▶ _Exercise objective_
Print out the entire listing verbatim.

▶ _Study material_
━━━━━━━━━━━━━━━━
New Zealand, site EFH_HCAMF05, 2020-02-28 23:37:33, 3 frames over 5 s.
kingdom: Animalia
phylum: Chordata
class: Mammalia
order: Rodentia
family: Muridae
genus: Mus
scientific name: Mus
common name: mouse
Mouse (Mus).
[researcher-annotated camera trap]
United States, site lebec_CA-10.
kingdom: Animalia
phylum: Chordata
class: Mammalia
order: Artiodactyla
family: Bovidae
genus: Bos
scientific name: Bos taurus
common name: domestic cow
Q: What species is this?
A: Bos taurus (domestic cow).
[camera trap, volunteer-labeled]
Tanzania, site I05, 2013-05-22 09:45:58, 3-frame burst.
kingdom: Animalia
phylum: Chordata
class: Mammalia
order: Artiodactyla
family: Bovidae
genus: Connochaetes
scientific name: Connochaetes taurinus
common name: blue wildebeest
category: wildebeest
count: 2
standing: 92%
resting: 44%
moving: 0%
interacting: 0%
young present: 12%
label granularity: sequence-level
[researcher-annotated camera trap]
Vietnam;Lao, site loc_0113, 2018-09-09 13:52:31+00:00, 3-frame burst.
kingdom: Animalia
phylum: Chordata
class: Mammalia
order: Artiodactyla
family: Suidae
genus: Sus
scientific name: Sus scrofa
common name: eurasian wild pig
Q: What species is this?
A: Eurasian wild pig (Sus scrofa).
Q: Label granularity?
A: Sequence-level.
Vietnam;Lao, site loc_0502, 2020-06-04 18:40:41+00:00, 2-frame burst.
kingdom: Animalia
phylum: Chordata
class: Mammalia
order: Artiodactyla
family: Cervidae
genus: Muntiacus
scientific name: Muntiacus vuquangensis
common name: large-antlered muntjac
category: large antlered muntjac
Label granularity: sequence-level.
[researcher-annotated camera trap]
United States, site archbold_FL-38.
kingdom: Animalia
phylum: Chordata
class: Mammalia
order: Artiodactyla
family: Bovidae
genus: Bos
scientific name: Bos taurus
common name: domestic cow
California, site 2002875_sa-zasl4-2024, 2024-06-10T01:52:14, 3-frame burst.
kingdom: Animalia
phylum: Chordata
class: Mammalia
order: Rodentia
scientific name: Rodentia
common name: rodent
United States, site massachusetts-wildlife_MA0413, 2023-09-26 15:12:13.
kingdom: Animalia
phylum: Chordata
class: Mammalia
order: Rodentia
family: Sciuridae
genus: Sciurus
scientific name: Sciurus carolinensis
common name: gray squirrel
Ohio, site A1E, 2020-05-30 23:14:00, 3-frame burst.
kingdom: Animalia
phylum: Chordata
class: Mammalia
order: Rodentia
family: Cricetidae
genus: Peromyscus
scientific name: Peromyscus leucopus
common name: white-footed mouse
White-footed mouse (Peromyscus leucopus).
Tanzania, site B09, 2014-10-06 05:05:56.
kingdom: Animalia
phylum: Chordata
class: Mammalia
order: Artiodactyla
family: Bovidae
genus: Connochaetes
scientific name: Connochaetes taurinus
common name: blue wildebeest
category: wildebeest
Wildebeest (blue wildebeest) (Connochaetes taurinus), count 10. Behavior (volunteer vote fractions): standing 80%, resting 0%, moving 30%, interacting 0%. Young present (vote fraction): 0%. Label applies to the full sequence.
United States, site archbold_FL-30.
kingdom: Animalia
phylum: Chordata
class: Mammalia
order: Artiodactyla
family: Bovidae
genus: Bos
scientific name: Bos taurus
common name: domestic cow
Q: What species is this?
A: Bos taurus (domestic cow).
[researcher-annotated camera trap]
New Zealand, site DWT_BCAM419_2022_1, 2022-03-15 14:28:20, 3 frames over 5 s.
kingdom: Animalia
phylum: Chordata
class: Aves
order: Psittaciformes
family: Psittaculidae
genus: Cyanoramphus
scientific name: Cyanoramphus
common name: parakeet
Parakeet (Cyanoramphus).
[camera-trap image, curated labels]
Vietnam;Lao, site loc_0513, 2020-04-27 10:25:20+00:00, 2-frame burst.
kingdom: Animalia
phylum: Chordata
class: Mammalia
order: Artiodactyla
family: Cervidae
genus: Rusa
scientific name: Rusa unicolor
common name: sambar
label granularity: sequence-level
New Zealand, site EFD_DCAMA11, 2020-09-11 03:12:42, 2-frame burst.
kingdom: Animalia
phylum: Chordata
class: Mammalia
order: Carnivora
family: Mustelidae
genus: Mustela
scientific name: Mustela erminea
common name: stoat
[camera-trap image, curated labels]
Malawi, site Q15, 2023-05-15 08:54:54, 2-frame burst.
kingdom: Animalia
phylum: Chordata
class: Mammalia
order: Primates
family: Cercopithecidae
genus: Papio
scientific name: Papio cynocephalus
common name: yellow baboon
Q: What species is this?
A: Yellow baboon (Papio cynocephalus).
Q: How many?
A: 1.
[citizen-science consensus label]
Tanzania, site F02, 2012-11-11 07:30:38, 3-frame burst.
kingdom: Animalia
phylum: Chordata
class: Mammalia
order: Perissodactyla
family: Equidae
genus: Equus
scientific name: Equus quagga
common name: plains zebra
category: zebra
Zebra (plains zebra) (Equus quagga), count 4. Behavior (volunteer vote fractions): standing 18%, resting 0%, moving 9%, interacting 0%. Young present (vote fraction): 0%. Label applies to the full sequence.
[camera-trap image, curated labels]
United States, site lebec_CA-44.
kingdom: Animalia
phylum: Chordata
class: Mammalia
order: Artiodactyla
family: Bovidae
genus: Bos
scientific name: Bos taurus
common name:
━━━━━━━━━━━━━━━━
▶ _Result of this task_
New Zealand, site EFH_HCAMF05, 2020-02-28 23:37:33, 3 frames over 5 s.
kingdom: Animalia
phylum: Chordata
class: Mammalia
order: Rodentia
family: Muridae
genus: Mus
scientific name: Mus
common name: mouse
Mouse (Mus).
[researcher-annotated camera trap]
United States, site lebec_CA-10.
kingdom: Animalia
phylum: Chordata
class: Mammalia
order: Artiodactyla
family: Bovidae
genus: Bos
scientific name: Bos taurus
common name: domestic cow
Q: What species is this?
A: Bos taurus (domestic cow).
[camera trap, volunteer-labeled]
Tanzania, site I05, 2013-05-22 09:45:58, 3-frame burst.
kingdom: Animalia
phylum: Chordata
class: Mammalia
order: Artiodactyla
family: Bovidae
genus: Connochaetes
scientific name: Connochaetes taurinus
common name: blue wildebeest
category: wildebeest
count: 2
standing: 92%
resting: 44%
moving: 0%
interacting: 0%
young present: 12%
label granularity: sequence-level
[researcher-annotated camera trap]
Vietnam;Lao, site loc_0113, 2018-09-09 13:52:31+00:00, 3-frame burst.
kingdom: Animalia
phylum: Chordata
class: Mammalia
order: Artiodactyla
family: Suidae
genus: Sus
scientific name: Sus scrofa
common name: eurasian wild pig
Q: What species is this?
A: Eurasian wild pig (Sus scrofa).
Q: Label granularity?
A: Sequence-level.
Vietnam;Lao, site loc_0502, 2020-06-04 18:40:41+00:00, 2-frame burst.
kingdom: Animalia
phylum: Chordata
class: Mammalia
order: Artiodactyla
family: Cervidae
genus: Muntiacus
scientific name: Muntiacus vuquangensis
common name: large-antlered muntjac
category: large antlered muntjac
Label granularity: sequence-level.
[researcher-annotated camera trap]
United States, site archbold_FL-38.
kingdom: Animalia
phylum: Chordata
class: Mammalia
order: Artiodactyla
family: Bovidae
genus: Bos
scientific name: Bos taurus
common name: domestic cow
California, site 2002875_sa-zasl4-2024, 2024-06-10T01:52:14, 3-frame burst.
kingdom: Animalia
phylum: Chordata
class: Mammalia
order: Rodentia
scientific name: Rodentia
common name: rodent
United States, site massachusetts-wildlife_MA0413, 2023-09-26 15:12:13.
kingdom: Animalia
phylum: Chordata
class: Mammalia
order: Rodentia
family: Sciuridae
genus: Sciurus
scientific name: Sciurus carolinensis
common name: gray squirrel
Ohio, site A1E, 2020-05-30 23:14:00, 3-frame burst.
kingdom: Animalia
phylum: Chordata
class: Mammalia
order: Rodentia
family: Cricetidae
genus: Peromyscus
scientific name: Peromyscus leucopus
common name: white-footed mouse
White-footed mouse (Peromyscus leucopus).
Tanzania, site B09, 2014-10-06 05:05:56.
kingdom: Animalia
phylum: Chordata
class: Mammalia
order: Artiodactyla
family: Bovidae
genus: Connochaetes
scientific name: Connochaetes taurinus
common name: blue wildebeest
category: wildebeest
Wildebeest (blue wildebeest) (Connochaetes taurinus), count 10. Behavior (volunteer vote fractions): standing 80%, resting 0%, moving 30%, interacting 0%. Young present (vote fraction): 0%. Label applies to the full sequence.
United States, site archbold_FL-30.
kingdom: Animalia
phylum: Chordata
class: Mammalia
order: Artiodactyla
family: Bovidae
genus: Bos
scientific name: Bos taurus
common name: domestic cow
Q: What species is this?
A: Bos taurus (domestic cow).
[researcher-annotated camera trap]
New Zealand, site DWT_BCAM419_2022_1, 2022-03-15 14:28:20, 3 frames over 5 s.
kingdom: Animalia
phylum: Chordata
class: Aves
order: Psittaciformes
family: Psittaculidae
genus: Cyanoramphus
scientific name: Cyanoramphus
common name: parakeet
Parakeet (Cyanoramphus).
[camera-trap image, curated labels]
Vietnam;Lao, site loc_0513, 2020-04-27 10:25:20+00:00, 2-frame burst.
kingdom: Animalia
phylum: Chordata
class: Mammalia
order: Artiodactyla
family: Cervidae
genus: Rusa
scientific name: Rusa unicolor
common name: sambar
label granularity: sequence-level
New Zealand, site EFD_DCAMA11, 2020-09-11 03:12:42, 2-frame burst.
kingdom: Animalia
phylum: Chordata
class: Mammalia
order: Carnivora
family: Mustelidae
genus: Mustela
scientific name: Mustela erminea
common name: stoat
[camera-trap image, curated labels]
Malawi, site Q15, 2023-05-15 08:54:54, 2-frame burst.
kingdom: Animalia
phylum: Chordata
class: Mammalia
order: Primates
family: Cercopithecidae
genus: Papio
scientific name: Papio cynocephalus
common name: yellow baboon
Q: What species is this?
A: Yellow baboon (Papio cynocephalus).
Q: How many?
A: 1.
[citizen-science consensus label]
Tanzania, site F02, 2012-11-11 07:30:38, 3-frame burst.
kingdom: Animalia
phylum: Chordata
class: Mammalia
order: Perissodactyla
family: Equidae
genus: Equus
scientific name: Equus quagga
common name: plains zebra
category: zebra
Zebra (plains zebra) (Equus quagga), count 4. Behavior (volunteer vote fractions): standing 18%, resting 0%, moving 9%, interacting 0%. Young present (vote fraction): 0%. Label applies to the full sequence.
[camera-trap image, curated labels]
United States, site lebec_CA-44.
kingdom: Animalia
phylum: Chordata
class: Mammalia
order: Artiodactyla
family: Bovidae
genus: Bos
scientific name: Bos taurus
common name:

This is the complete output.